Exercise prompt: Repeat back the listing below, word for word and in full.

──────── Entries supplied ────────

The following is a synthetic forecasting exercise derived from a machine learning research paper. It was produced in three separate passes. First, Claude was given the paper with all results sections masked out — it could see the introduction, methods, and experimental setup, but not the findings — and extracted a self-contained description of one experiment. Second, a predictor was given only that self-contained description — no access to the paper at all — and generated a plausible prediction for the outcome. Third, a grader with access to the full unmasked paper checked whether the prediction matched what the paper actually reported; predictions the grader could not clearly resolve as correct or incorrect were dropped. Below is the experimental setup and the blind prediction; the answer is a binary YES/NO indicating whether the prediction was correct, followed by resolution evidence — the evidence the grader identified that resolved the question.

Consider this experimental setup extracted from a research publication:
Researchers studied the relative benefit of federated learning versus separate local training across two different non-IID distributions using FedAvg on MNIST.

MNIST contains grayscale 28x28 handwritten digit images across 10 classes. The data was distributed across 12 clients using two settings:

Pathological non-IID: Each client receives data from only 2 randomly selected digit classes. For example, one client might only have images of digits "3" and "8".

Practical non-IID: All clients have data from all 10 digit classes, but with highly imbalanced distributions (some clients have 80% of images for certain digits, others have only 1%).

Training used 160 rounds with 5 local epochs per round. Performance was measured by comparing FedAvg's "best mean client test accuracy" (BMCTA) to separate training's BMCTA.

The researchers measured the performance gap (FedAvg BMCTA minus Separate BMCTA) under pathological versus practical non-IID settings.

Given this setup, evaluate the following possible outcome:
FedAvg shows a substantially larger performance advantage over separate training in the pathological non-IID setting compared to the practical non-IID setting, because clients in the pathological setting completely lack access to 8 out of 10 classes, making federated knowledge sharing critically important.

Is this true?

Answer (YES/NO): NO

────────

Answer to this exercise:
The following is a synthetic forecasting exercise derived from a machine learning research paper. It was produced in three separate passes. First, Claude was given the paper with all results sections masked out — it could see the introduction, methods, and experimental setup, but not the findings — and extracted a self-contained description of one experiment. Second, a predictor was given only that self-contained description — no access to the paper at all — and generated a plausible prediction for the outcome. Third, a grader with access to the full unmasked paper checked whether the prediction matched what the paper actually reported; predictions the grader could not clearly resolve as correct or incorrect were dropped. Below is the experimental setup and the blind prediction; the answer is a binary YES/NO indicating whether the prediction was correct, followed by resolution evidence — the evidence the grader identified that resolved the question.

Consider this experimental setup extracted from a research publication:
Researchers studied the relative benefit of federated learning versus separate local training across two different non-IID distributions using FedAvg on MNIST.

MNIST contains grayscale 28x28 handwritten digit images across 10 classes. The data was distributed across 12 clients using two settings:

Pathological non-IID: Each client receives data from only 2 randomly selected digit classes. For example, one client might only have images of digits "3" and "8".

Practical non-IID: All clients have data from all 10 digit classes, but with highly imbalanced distributions (some clients have 80% of images for certain digits, others have only 1%).

Training used 160 rounds with 5 local epochs per round. Performance was measured by comparing FedAvg's "best mean client test accuracy" (BMCTA) to separate training's BMCTA.

The researchers measured the performance gap (FedAvg BMCTA minus Separate BMCTA) under pathological versus practical non-IID settings.

Given this setup, evaluate the following possible outcome:
FedAvg shows a substantially larger performance advantage over separate training in the pathological non-IID setting compared to the practical non-IID setting, because clients in the pathological setting completely lack access to 8 out of 10 classes, making federated knowledge sharing critically important.

Is this true?

Answer (YES/NO): NO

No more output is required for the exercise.